In the early 20th century, the seemingly unlimited power of the oil and railroad industries led to the Progressive Era and ushered in business reform and landmark antitrust laws. Presidents Teddy Roosevelt, Howard Taft, and Woodrow Wilson faced a complex problem of balancing public and private interests in order to prevent monopolies from dominating the market. How did antitrust sentiment gain momentum 100 years ago, setting the stage for modern-day “trust busters” like Senators Elizabeth Warren and Bernie Sanders?
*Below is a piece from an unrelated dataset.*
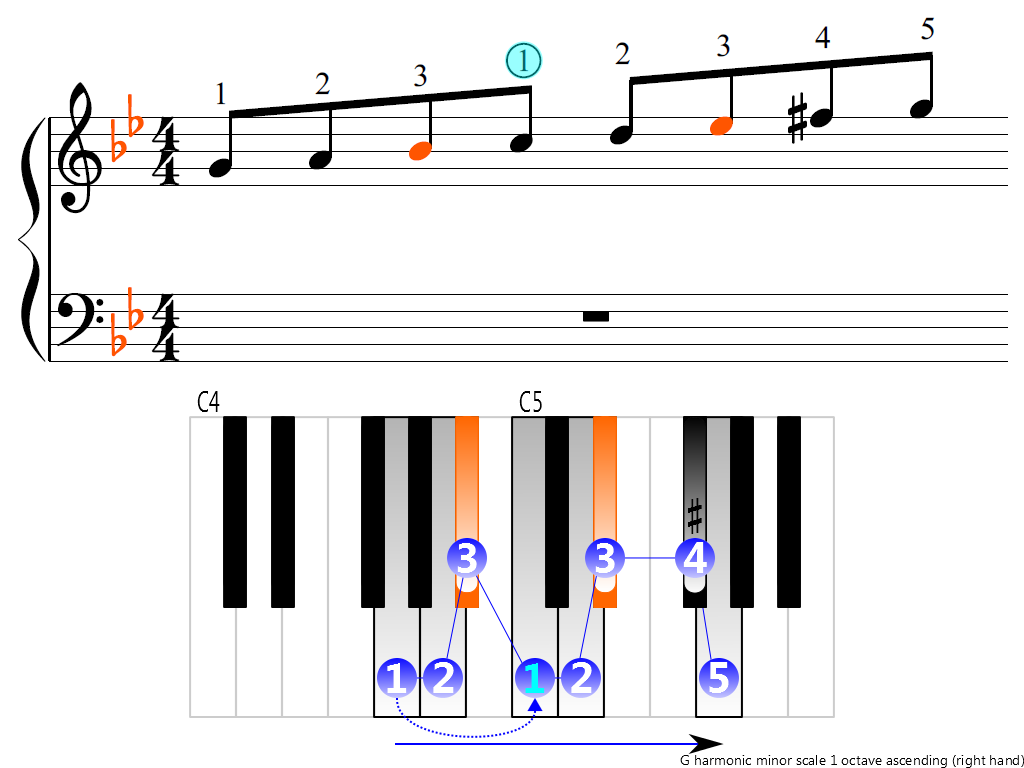 Figure 3. Ascending of the G harmonic minor scale 1 octave (right hand)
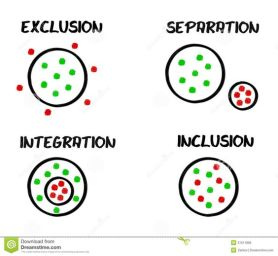 Graphic with four circles: one each for exclusion, separation, integration and inclusion.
Elizabeth Wareen and Traits of the Progressive Movement

As the famous oil tycoon John D. Rockefeller exerted his influence in politics—especially over states in which his company Standard Oil operated—the public took notice. “In November 1902, the reform-oriented McClure’s Magazine ran the first part in a series of exposé articles by the journalist Ida Tarbell on the underhanded and often illegal tactics employed by Rockefeller to build his oil empire,” said Dr. Edward T. O’Donnell, Associate Professor of History at College of the Holy Cross in Worcester, MA. “The History of the Standard Oil Company became a sensation that left the industrial titan battered and bruised at the hands of an indomitable woman reporter.”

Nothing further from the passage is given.